Gas Scottie vereint die cremige Seite der Biscotti-Familie mit einer ordentlichen Portion Kohlensäure.
Gas Scottie gehört zur modernen amerikanischen Hybrid-Linie und zeigt deutliche Einflüsse von Biscotti und Cookies. Die Sorte tendiert eher zu Indica, behält aber genügend Hybrid-Charakter, um nicht sofort als „Heavy“ eingestuft zu werden. Die Buds sind kompakt und robust, dunkelgrün mit stellenweise violetten Schattierungen. Orangefarbene Härchen durchziehen die Blüten und heben sich wunderschön vom dunklen Hintergrund ab. Eine dicke Schicht Trichome macht die Buds sofort klebrig, sobald man sie aufbricht.
Der Name verrät schon viel über den Duft. Sobald man das Glas öffnet, strömt einem ein scharfer, benzinartiger Duft entgegen, untermalt von einer süßen Note, die an Keksteig und Vanille erinnert. Beim Zerkleinern entfaltet sich eine würzige, pfeffrige Seite, gefolgt von einem Hauch Zitrusfrüchten. All das findet sich auch im Geschmack wieder: zunächst cremig und süß, dann ein ausgeprägter Benzingeschmack mit einem pfeffrigen Abgang. Caryophyllen, Limonen und Myrcen sind die Terpene, die dieses Profil prägen. Die Wirkung setzt meist im Kopf ein, mit einem klaren und heiteren Gefühl, das recht schnell eintritt. Anschließend breitet sie sich langsam im Körper aus und geht in eine tiefe, entspannte Ruhe über. Aufgrund dieses Wirkungsverlaufs eignet sich Gas Scottie besser für den Abend als für einen hektischen Morgen. Erfahrene Konsumenten wissen damit gut umzugehen, aber weniger Gewöhnte sollten langsam beginnen. Die Wirkung hält in der Regel lange an.

........

• [Arbeitsauftrag A]
Was steht im Textauszug dazu?
(i) Welche Farbe haben die Härchen, die die Blüten durchziehen?
(ii) Welche Terpene prägen das Profil der Sorte?
(iii) Für welche Tageszeit eignet sich Gas Scottie besser?
• [Arbeitsauftrag B] Wie lautet der Textauszug von „Gas Scottie gehört“ bis hinunter zu „man sie aufbricht.“, wenn man „Cookies“ in „Kekse“ umbenennt?

• [Datensätze]
........

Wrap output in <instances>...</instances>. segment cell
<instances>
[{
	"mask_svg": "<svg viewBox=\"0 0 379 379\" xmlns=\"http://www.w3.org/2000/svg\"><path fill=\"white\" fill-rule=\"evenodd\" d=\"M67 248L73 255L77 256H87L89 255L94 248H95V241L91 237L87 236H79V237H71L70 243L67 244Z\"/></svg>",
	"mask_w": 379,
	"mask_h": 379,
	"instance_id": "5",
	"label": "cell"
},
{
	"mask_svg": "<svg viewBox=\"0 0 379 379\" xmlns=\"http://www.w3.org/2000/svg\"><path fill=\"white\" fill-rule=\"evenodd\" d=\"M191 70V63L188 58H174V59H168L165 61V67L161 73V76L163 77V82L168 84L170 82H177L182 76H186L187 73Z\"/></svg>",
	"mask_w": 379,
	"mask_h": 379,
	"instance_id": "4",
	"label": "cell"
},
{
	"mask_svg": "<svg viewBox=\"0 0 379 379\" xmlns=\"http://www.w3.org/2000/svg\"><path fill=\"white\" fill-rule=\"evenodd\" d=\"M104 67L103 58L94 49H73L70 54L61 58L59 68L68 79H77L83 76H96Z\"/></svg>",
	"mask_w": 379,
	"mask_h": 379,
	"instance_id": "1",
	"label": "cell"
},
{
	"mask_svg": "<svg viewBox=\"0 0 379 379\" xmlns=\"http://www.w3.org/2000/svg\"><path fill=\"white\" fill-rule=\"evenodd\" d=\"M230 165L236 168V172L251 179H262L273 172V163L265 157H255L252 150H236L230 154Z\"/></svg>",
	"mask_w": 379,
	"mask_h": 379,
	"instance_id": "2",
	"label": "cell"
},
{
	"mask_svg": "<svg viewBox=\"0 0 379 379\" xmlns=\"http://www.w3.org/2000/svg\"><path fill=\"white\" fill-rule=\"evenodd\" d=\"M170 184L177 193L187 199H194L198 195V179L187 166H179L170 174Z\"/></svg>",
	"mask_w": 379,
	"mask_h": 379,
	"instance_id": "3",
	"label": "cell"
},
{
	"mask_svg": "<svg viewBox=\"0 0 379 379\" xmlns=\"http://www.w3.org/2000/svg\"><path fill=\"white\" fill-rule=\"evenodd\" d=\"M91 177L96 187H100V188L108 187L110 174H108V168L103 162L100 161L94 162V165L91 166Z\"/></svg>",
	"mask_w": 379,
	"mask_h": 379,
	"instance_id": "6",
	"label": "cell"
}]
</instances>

........

• [Lösung A]
(i) Sie sind orangefarben.
(ii) Caryophyllen, Limonen und Myrcen.
(iii) Für den Abend.

• [Lösung B]
Gas Scottie gehört zur modernen amerikanischen Hybrid-Linie und zeigt deutliche Einflüsse von Biscotti und Kekse. Die Sorte tendiert eher zu Indica, behält aber genügend Hybrid-Charakter, um nicht sofort als „Heavy“ eingestuft zu werden. Die Buds sind kompakt und robust, dunkelgrün mit stellenweise violetten Schattierungen. Orangefarbene Härchen durchziehen die Blüten und heben sich wunderschön vom dunklen Hintergrund ab. Eine dicke Schicht Trichome macht die Buds sofort klebrig, sobald man sie aufbricht.